Para sobrevivir y salir de este nivel, debo confiar en mi ingenio y valentía. Las sombras son mi enemigo principal, ya que pueden envolverme y debilitarme si no tengo precaución. Debo utilizar antorchas y hechizos luminosos para mantener a raya las sombras y despejar mi camino.

Sin embargo, en medio de esta oscuridad, aparece una entidad aterradora conocida como el Abisal de las Pesadillas. Esta criatura se manifiesta como una sombra grotesca con tentáculos retorcidos y ojos ardientes. Su presencia desencadena temor y desesperación en cualquiera que se cruce en su camino.
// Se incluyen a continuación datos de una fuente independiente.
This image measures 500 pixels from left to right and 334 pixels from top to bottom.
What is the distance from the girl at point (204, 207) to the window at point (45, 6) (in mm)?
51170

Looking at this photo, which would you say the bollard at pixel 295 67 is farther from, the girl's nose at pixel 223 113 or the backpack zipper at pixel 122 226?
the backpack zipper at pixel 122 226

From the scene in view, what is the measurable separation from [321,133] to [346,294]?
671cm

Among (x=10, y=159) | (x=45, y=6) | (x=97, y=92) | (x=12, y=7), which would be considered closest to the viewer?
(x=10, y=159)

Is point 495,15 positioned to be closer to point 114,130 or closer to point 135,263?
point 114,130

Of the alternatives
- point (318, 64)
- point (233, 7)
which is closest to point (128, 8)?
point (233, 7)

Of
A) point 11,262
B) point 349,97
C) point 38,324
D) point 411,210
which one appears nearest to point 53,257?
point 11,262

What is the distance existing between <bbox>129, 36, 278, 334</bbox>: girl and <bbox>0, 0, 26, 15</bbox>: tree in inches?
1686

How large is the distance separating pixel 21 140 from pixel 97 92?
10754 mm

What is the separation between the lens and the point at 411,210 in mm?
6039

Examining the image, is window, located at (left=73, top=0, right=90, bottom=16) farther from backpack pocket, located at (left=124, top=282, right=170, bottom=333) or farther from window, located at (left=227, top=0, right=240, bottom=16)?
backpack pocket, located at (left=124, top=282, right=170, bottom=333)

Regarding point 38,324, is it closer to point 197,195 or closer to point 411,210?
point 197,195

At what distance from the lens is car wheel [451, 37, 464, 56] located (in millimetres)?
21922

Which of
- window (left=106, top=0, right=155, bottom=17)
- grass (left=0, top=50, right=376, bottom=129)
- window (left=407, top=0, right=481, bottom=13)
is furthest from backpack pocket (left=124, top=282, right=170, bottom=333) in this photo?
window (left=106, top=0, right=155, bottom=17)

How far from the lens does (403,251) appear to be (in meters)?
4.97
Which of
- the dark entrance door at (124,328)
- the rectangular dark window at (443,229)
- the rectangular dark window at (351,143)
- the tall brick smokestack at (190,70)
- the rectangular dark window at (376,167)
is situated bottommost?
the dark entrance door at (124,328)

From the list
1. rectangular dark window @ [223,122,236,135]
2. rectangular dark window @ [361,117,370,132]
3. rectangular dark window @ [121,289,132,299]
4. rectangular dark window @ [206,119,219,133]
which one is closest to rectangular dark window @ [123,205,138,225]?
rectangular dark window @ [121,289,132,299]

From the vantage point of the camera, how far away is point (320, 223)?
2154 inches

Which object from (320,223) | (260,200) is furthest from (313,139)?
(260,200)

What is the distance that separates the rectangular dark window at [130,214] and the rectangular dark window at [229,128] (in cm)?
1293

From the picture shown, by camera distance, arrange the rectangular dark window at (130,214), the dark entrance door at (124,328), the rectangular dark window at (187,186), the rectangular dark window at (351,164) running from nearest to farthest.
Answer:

Para esquivar al Abisal de las Pesadillas, debo permanecer en constante movimiento y aprovechar las áreas iluminadas. Esta entidad es vulnerable a la luz intensa y evita los lugares bañados por ella. Además, puedo utilizar objetos encantados o amuletos que emitan una luminosidad poderosa para repeler al Abisal y abrirme paso hacia la salida.

Si me veo acorralado y obligado a enfrentar al Abisal de las Pesadillas, debo apuntar a sus ojos ardientes, su única debilidad conocida. Un ataque concentrado y preciso en esos puntos puede desestabilizar al ente y brindarme una oportunidad de huida.